Can we store information in DNA?

But help may be at hand from the very molecule that is partly to blame for the problem: DNA. For not only can scientist read DNA sequences from biological samples, they can also "write" them. In the lab they can produce strands of DNA corresponding to particular strings of nucleotides, denoted by the letters A, G, T and C. So if you encode your information in terms of these four letters, you could theoretically store it in DNA.

"We already know that DNA is a robust way to store information because we can extract it from bones of woolly mammoths, which date back tens of thousands of years, and make sense of it," explains Nick Goldman of the EMBL-European Bioinformatics Institute (EMBL-EBI). "It's also incredibly small, dense and does not need any power for storage, so shipping and keeping it is easy."

The problem with this idea is that scientists can currently only produce short strings of DNA and that it's easy to make errors when you read and write them, especially when there are repetitions of the same nucleotide letter. This throws up a mathematical challenge: how to turn digital files into bite-sized sequences of As, Gs, Ts, and Cs without repetitions, which can then be re-assembled and decoded to give back the original information.

Goldman and his colleague Ewan Birney have come up with a method that does just this. First they use a mathematical algorithm called a Huffman code to turn a digital file (which is usually represented as a sequence of 0s and 1s) into a new sequence of 0s, 1s and 2s. The code algorithm is a bit tedious to write down, but the encoding is straight-forward work for a computer.

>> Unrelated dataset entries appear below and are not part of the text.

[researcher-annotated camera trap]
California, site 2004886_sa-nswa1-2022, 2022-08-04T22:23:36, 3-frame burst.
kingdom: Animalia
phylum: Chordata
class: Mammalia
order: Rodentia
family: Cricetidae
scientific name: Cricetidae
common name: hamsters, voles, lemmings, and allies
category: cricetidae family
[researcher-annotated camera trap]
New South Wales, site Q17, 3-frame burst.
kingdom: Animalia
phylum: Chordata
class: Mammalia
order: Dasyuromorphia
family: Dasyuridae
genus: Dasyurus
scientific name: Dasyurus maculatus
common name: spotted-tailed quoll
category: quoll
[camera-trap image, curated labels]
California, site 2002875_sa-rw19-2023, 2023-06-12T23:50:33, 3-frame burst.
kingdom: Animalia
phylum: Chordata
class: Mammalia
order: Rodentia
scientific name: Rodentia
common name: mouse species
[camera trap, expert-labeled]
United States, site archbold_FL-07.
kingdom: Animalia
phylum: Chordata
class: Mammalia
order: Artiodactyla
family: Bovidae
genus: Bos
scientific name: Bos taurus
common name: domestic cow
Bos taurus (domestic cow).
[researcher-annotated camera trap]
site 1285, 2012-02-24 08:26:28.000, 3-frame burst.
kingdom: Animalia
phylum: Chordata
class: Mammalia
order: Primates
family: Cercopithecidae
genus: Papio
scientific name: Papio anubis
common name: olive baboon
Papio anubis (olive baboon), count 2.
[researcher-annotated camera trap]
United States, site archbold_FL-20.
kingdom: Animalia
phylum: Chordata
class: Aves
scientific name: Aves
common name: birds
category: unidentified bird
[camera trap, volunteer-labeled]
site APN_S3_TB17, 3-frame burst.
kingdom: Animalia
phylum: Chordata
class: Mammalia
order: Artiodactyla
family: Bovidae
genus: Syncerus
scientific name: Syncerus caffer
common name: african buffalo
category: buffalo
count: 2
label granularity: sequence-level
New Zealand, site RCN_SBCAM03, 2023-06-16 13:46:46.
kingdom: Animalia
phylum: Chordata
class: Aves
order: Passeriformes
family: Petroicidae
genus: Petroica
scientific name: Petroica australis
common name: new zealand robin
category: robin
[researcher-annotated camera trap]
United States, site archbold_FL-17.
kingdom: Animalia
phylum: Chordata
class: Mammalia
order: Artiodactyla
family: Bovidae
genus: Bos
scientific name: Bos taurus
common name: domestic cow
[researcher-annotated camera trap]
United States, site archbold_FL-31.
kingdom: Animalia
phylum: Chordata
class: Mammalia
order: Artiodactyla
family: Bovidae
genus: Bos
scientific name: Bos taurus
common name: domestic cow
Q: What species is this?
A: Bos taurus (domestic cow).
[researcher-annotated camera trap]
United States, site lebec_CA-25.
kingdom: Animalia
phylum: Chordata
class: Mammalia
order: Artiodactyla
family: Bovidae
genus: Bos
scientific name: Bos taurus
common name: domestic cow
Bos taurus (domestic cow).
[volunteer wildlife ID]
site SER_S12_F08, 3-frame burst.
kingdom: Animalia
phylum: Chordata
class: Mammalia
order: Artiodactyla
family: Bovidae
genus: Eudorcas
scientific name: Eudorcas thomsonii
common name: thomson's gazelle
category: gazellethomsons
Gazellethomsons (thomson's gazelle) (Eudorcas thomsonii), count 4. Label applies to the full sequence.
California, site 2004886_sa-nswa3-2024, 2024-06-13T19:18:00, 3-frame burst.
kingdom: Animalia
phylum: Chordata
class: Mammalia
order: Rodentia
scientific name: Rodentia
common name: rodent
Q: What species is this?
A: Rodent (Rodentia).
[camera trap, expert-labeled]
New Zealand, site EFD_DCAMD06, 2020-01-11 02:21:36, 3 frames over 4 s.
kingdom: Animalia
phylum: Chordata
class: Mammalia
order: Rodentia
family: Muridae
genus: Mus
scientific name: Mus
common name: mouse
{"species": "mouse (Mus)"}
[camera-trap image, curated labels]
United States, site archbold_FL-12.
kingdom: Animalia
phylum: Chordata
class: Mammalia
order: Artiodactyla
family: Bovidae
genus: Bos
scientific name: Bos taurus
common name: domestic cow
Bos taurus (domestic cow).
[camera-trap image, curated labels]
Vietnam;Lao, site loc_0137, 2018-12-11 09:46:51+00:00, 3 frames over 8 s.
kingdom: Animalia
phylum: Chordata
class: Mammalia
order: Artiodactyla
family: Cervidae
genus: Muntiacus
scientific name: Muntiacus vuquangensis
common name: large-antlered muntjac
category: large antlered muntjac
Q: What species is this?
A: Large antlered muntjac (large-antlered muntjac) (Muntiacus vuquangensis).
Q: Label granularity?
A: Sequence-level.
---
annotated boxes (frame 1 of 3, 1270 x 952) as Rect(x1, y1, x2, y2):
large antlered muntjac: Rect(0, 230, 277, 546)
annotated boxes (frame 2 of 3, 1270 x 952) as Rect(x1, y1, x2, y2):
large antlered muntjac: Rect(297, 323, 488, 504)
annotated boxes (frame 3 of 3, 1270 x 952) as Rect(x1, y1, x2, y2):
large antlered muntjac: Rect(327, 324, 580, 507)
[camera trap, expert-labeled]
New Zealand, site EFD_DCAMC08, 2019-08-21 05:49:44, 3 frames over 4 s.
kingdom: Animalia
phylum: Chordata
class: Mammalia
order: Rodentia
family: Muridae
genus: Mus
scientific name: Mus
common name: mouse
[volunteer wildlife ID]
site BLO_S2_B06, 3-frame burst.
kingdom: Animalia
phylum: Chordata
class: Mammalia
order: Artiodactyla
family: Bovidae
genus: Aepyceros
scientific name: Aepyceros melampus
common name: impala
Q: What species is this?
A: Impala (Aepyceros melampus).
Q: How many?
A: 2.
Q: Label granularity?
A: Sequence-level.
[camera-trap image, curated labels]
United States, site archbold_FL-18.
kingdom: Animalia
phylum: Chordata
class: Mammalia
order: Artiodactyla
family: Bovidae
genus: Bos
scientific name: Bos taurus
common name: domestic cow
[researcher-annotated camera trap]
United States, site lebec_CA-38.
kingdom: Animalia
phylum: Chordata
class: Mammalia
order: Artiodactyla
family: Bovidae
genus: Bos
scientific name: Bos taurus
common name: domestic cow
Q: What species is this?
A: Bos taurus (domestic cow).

Previous letter written	Next character to encode
Previous letter written	0	1	2
A	C	G	T
C	G	T	A
G	T	A	C
T	A	C	G

The researchers then turn the 0, 1, 2 string into an A, G, T, C string using a simple but neat recipe. The first character of the 0, 1, 2 string is encoded using the first row of the table on the left. So a 0 turns into a C, a 1 into a G, and a 2 into a T. For the next character you choose the row corresponding to the letter you've just written down. So if you have just written down a C (meaning the first character in the original string was a 0), you choose the C row to translate the next character, and so on. Since the row corresponding to each letter doesn't contain the letter itself, you end up with a string containing no repeating letters.

The sequence is broken into segments of length 100, but with each segment overlapping the previous one in 75 letters. This means that each DNA letter is contained in four different segments.

Goldman and Birney then break the resulting sequence into segments of length 100, but with each segment overlapping the previous one in 75 letters. This means that each DNA letter is contained in four different segments. "That way, you would have to have the same error on four different fragments for [the method] to fail – and that would be very rare," says Birney. To each segment they append a few bits of extra information, also encoded in As, Gs, Ts and Cs, to tell a decoder how to put the pieces back together again. After a couple of other manipulations to protect against errors, the segments are ready to be turned into real DNA in the lab.

The method does seem to work. Goldman and Birney encoded digital files containing, among other things, all of Shakespeare's sonnets and an mp3 of Martin Luther King's "I have a dream" speech, and sent the code to a US company which produced the corresponding DNA strings. When Goldman and Birney received the DNA samples back by mail, they were able to decipher the original files with 100% accuracy.

"We've created a code that's error tolerant using a molecular form we know will last in the right conditions for 10,000 years, or possibly longer," says Goldman. "As long as someone knows what the code is, you will be able to read it back if you have a machine that can read DNA." The method still needs perfecting though, so don't buy your DNA reader just yet.